April 17th, 2014
by admin · Filed Under: Faith · Guidance · Inspiration · Prayer · Spiritual Health · Thanksgiving · Visioning · divine order · healing · life · meditation
(Continued from An Instrument of Hope – 1)
The next day, in the afternoon, I went in the orchard again thinking I’d have a time of quiet and meditation. It was a beautiful day; it was very cold, in November, but it was blue sky and the sun was shining. I sat under an apple tree and I looked up at the sky; I could see a bare branch of the apple tree outlined against the blue sky. I thought, “How barren it looks, just like my life feels right now.”
Then I noticed on the tree like little scars where the leaves and fruit had fallen off. As I looked, I could see the beginnings of little buds there along the branch and I had an experience of seeing the life process in the tree and realizing there would be a rebirth of the tree in the spring and the renewal of it, that again it would bud and leaf and bring forth fruit.
I began to align it with my life as well, that somehow in that moment, seeing the process of life in the tree I saw it also in myself. And I knew that my life also would be replenished, would be renewed, that there would be another season. It was such a wonderful feeling; I still had a lot of doubts and fears but there was a stillness and calmness there too.

(Items drawn from a data source)
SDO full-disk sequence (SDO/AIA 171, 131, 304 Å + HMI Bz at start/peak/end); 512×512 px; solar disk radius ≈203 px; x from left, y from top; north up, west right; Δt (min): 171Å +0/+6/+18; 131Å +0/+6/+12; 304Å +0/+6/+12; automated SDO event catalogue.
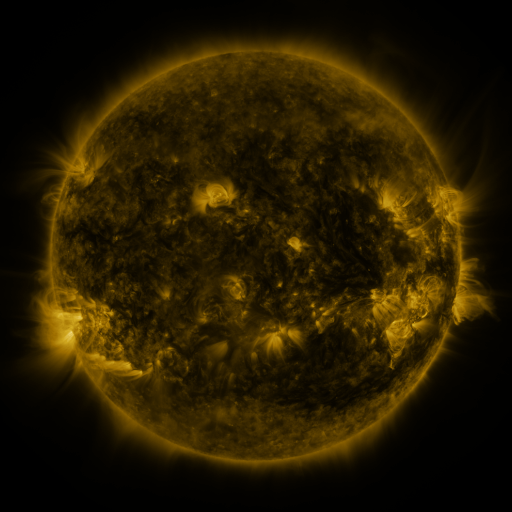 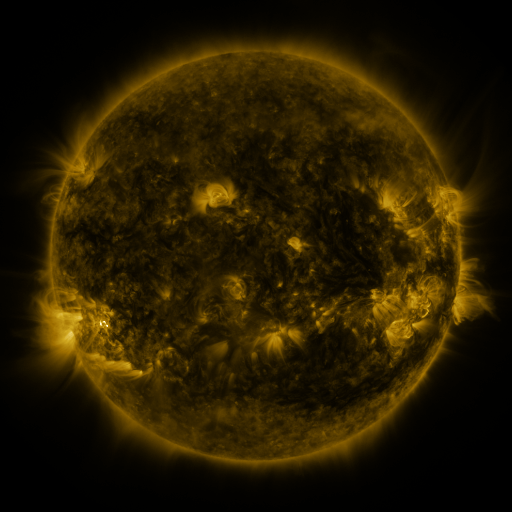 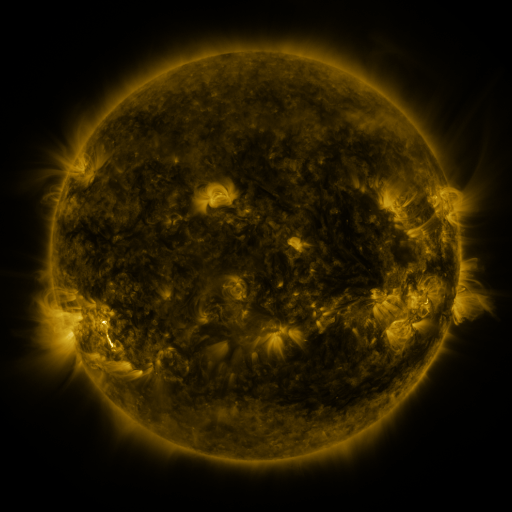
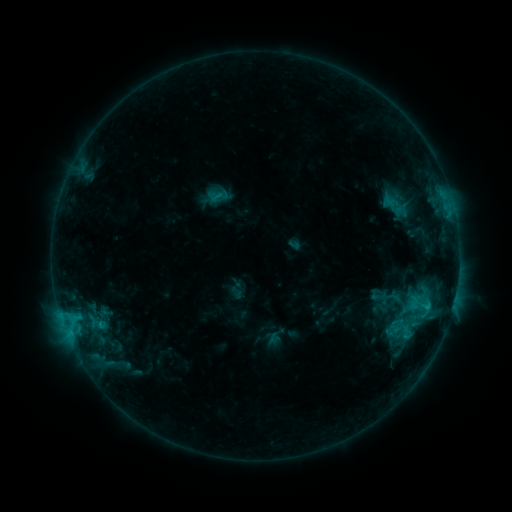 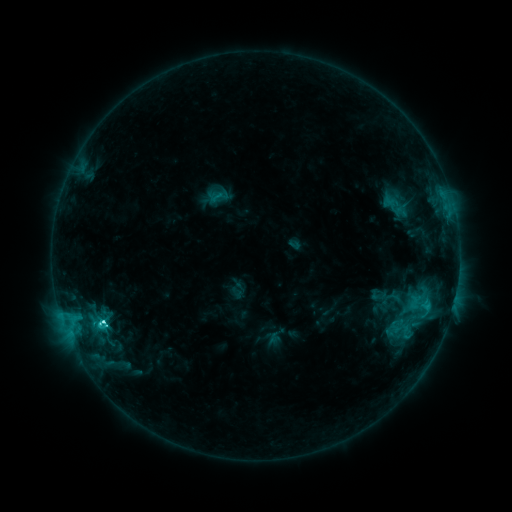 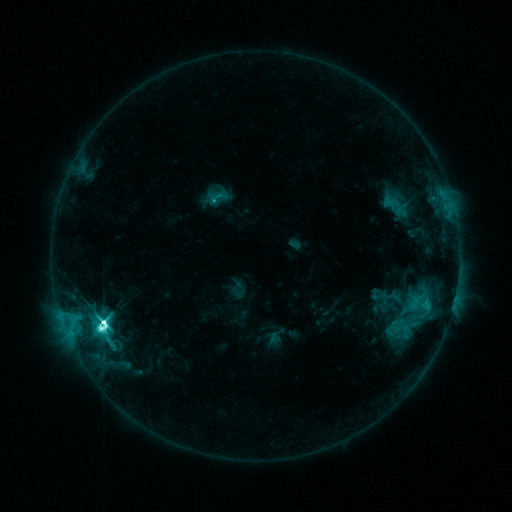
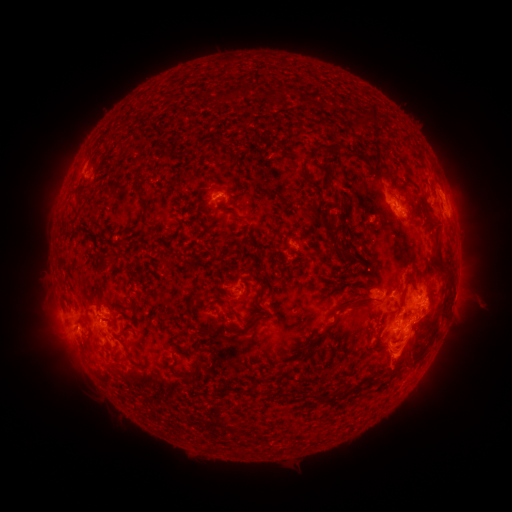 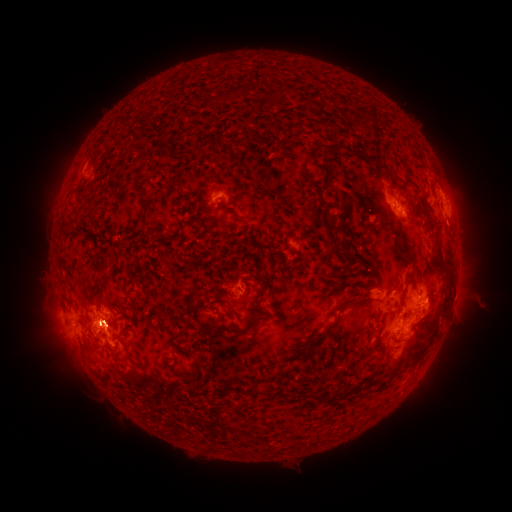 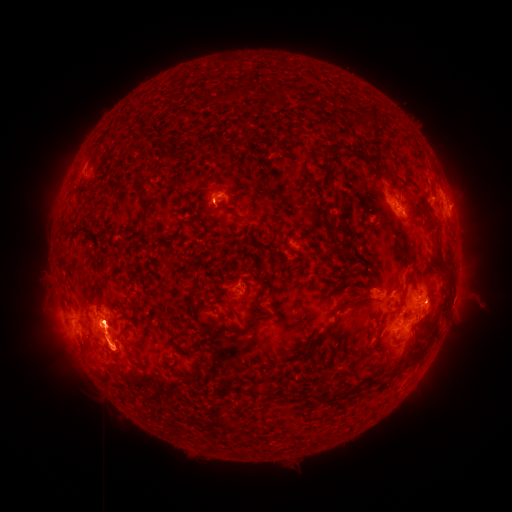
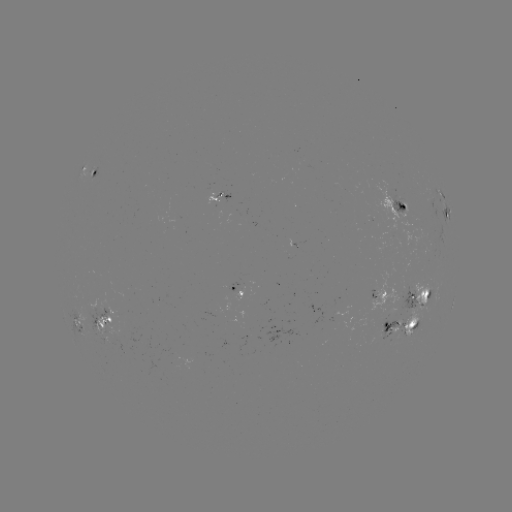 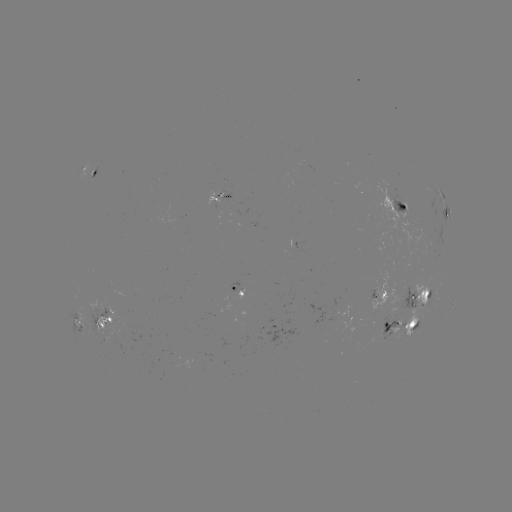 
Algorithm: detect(M2.7 flare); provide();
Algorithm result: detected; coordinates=[103, 320]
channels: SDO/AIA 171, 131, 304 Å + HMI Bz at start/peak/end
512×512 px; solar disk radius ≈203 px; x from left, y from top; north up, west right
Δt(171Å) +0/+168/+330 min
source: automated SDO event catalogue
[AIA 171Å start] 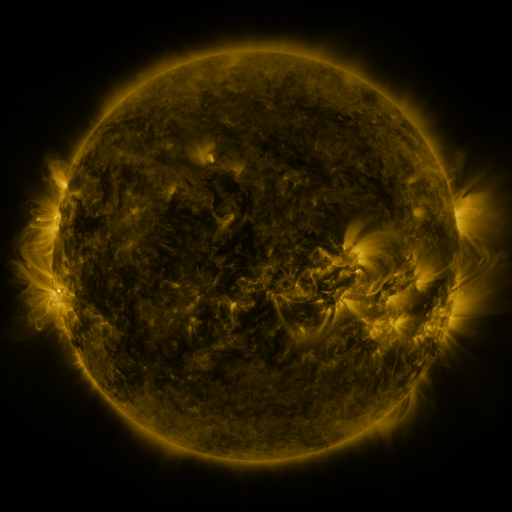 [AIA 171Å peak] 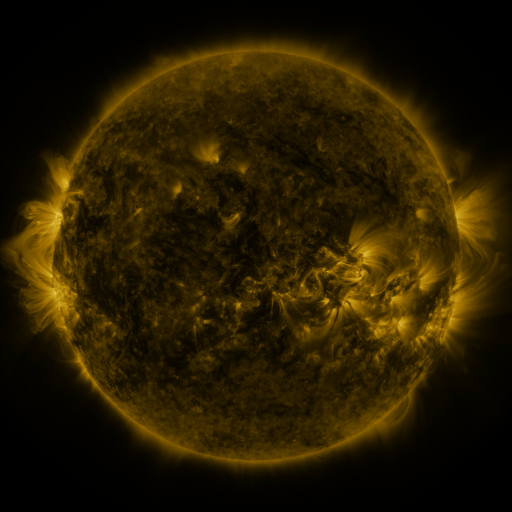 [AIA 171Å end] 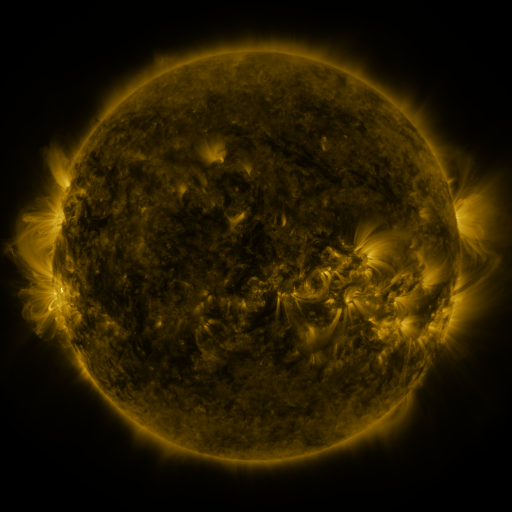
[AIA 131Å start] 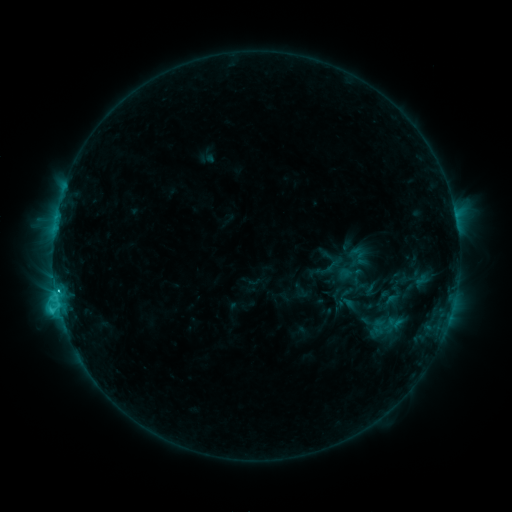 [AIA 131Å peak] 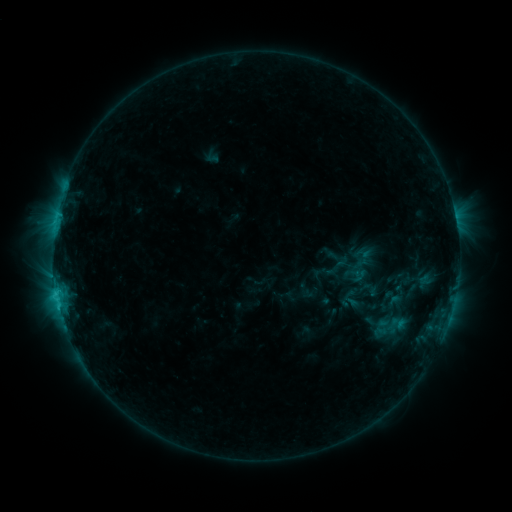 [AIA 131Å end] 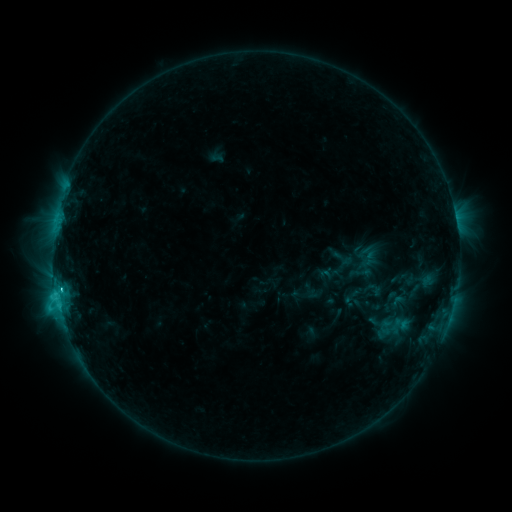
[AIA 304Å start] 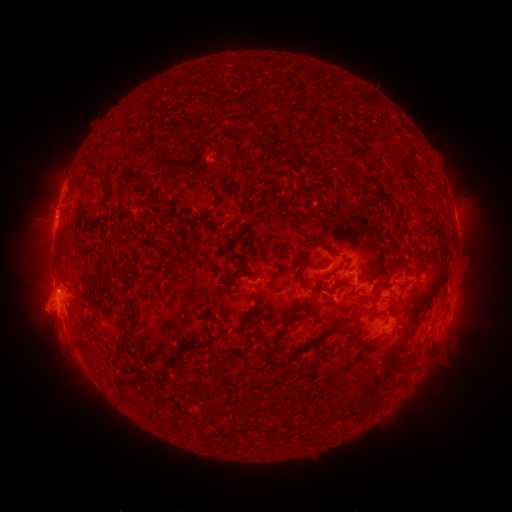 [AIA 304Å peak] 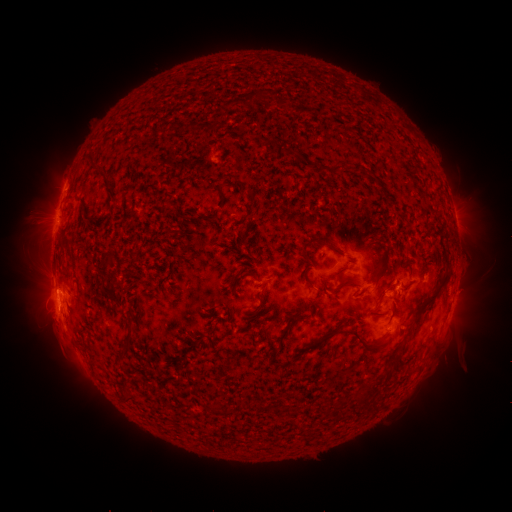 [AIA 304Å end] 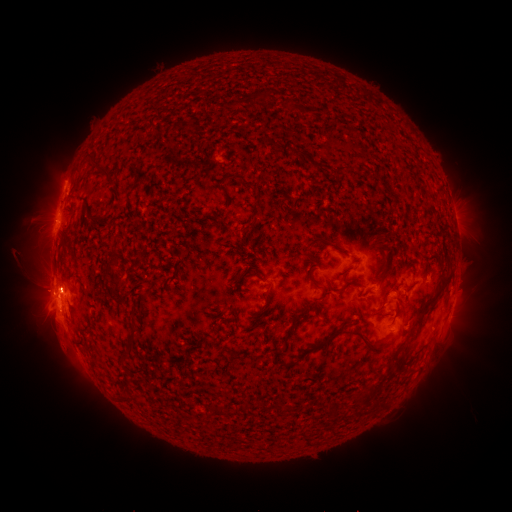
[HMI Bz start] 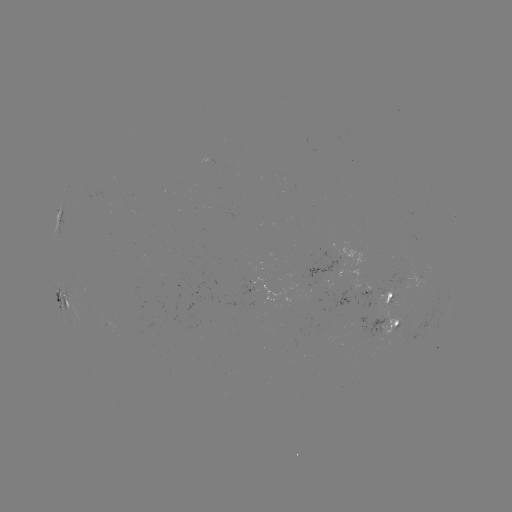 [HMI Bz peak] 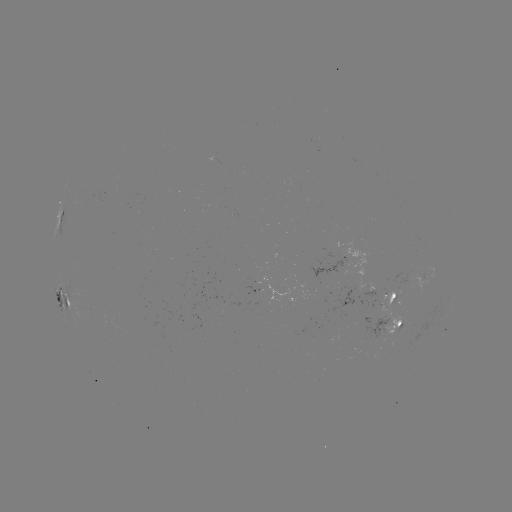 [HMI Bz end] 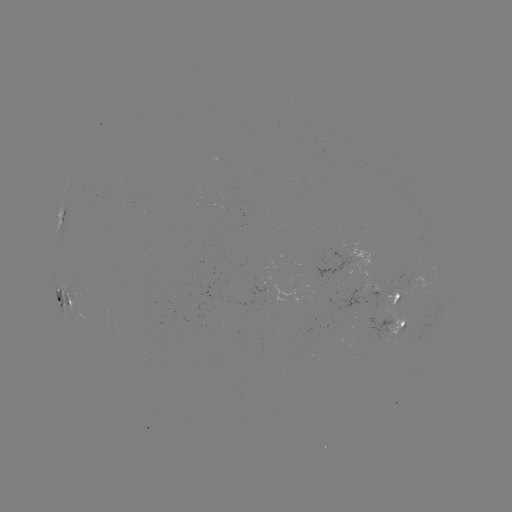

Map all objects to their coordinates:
filament eruption: (462, 378)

▸ THINGS TO DO
**1)** Can you write out the passage about the orchard, starting at "Then I noticed" and ending at "calmness there too."?
**2)** Can you give the rows again exactly, starting at the first row and ending at the line that contains "Algorithm result: detected;", with the pictures left out?

▸ RESULTS IN ORDER
**1)**
Then I noticed on the tree like little scars where the leaves and fruit had fallen off. As I looked, I could see the beginnings of little buds there along the branch and I had an experience of seeing the life process in the tree and realizing there would be a rebirth of the tree in the spring and the renewal of it, that again it would bud and leaf and bring forth fruit.
I began to align it with my life as well, that somehow in that moment, seeing the process of life in the tree I saw it also in myself. And I knew that my life also would be replenished, would be renewed, that there would be another season. It was such a wonderful feeling; I still had a lot of doubts and fears but there was a stillness and calmness there too.

**2)**
SDO full-disk sequence (SDO/AIA 171, 131, 304 Å + HMI Bz at start/peak/end); 512×512 px; solar disk radius ≈203 px; x from left, y from top; north up, west right; Δt (min): 171Å +0/+6/+18; 131Å +0/+6/+12; 304Å +0/+6/+12; automated SDO event catalogue.
Algorithm: detect(M2.7 flare); provide();
Algorithm result: detected; coordinates=[103, 320]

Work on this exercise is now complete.